* Text passage *
★ ★ ★ ★ ★ ★ ★
In our family, we started referring to my brother-in-law's girlfriend as "aunt" when we knew there was a baby on the way, even though they weren't married... we figured even if they didn't stay together she would be their cousin's mom and, therefore, their aunt. And I checked with my brother before he'd married his wife to see if he and his g/f were okay with my kids calling her "aunt."
I will definitely ask her, it's just a matter of getting a hold of her. She is rarely online and it's difficult to get a hold of her on the phone. I guess being on a military base means you don't have a lot time for anything else. I really don't know, so I just thought I would ask here in case I can't get a hold of her. Since this is A's first (and so far only) sibling, we are planning to get her a "big sister" shirt for her birthday. Hopefully that will make her day.

Thank you for the idea of writing a little message about getting ready to meet her and being excited about it. I didn't think to do that. I hope she enjoys the little message. DD will probably draw her a picture, too, since she likes to do that when Im signing cards for our families.

Thanks again! I really appreciate it.
i am a bio mom and a sm too, if it were me i would sign aunty and uncle if that is what your other neices and nephews call you. if the bm feels threatened by you, nothing you can do will change her feelings.
★ ★ ★ ★ ★ ★ ★
* Data block *
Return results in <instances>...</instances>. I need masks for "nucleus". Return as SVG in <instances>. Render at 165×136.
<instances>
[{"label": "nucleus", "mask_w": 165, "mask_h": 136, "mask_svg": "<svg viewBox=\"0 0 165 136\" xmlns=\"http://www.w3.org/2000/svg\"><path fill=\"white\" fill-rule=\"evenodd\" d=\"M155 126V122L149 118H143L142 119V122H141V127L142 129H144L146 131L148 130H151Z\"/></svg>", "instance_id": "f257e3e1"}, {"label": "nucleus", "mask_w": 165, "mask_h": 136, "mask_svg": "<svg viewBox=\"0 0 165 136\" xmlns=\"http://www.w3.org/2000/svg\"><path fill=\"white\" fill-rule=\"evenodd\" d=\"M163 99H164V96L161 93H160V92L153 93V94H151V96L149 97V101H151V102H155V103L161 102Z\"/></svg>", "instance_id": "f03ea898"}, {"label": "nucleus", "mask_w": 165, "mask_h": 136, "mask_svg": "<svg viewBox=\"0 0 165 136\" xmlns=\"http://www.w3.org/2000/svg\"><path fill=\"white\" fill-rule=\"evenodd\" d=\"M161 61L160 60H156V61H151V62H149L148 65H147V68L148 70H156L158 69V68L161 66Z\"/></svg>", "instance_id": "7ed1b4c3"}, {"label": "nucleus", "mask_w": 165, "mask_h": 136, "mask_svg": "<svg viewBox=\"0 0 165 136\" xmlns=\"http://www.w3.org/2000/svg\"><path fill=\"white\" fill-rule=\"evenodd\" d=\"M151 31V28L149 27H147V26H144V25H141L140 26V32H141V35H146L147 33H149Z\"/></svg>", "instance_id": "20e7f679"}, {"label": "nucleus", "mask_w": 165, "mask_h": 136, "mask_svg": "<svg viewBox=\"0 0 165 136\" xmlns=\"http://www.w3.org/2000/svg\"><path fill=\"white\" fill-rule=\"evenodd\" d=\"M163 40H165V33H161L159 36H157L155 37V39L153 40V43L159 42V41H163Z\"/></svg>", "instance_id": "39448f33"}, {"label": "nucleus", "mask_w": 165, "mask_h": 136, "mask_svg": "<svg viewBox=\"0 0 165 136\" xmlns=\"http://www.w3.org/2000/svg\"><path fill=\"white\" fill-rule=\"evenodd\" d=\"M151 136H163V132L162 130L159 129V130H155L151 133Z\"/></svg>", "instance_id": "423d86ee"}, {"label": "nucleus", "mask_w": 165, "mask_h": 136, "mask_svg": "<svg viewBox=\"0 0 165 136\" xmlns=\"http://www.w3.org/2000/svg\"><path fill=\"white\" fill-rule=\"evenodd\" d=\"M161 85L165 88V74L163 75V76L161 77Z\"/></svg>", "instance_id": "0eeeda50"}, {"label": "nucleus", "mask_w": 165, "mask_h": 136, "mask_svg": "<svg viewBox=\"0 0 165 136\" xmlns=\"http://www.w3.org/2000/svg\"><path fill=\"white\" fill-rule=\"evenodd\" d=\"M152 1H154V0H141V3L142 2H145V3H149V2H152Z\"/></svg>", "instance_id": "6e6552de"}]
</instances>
★ ★ ★ ★ ★ ★ ★
* Your task *
Write the next part of the forum discussion above about what the kids should call a new relative and how to sign her card.

* Response for this exercise *
i think it would make your dp's sister's dp and dd feel so welcomed in your life...
i loved the idea of the message about wanting to meet her too, i think that it great

v
My dsd called my parents and sisters by their first names for the first couple of years. She has now progressed (particular after the birth of mine and her dad's dd) to calling them grandma, pop-pop, and aunts. Personally, I would not go with Aunt and Uncle if you have not met her yet, (seems too familiar) although I also don't see how it would be offensive to the little girls mom. Good luck with what you decide. With such a young kid, I think the natural progression, especially with a younger sibling who is learing to talk and learning all those family names, will be to start calling you aunt and uncle as she gets to know you better.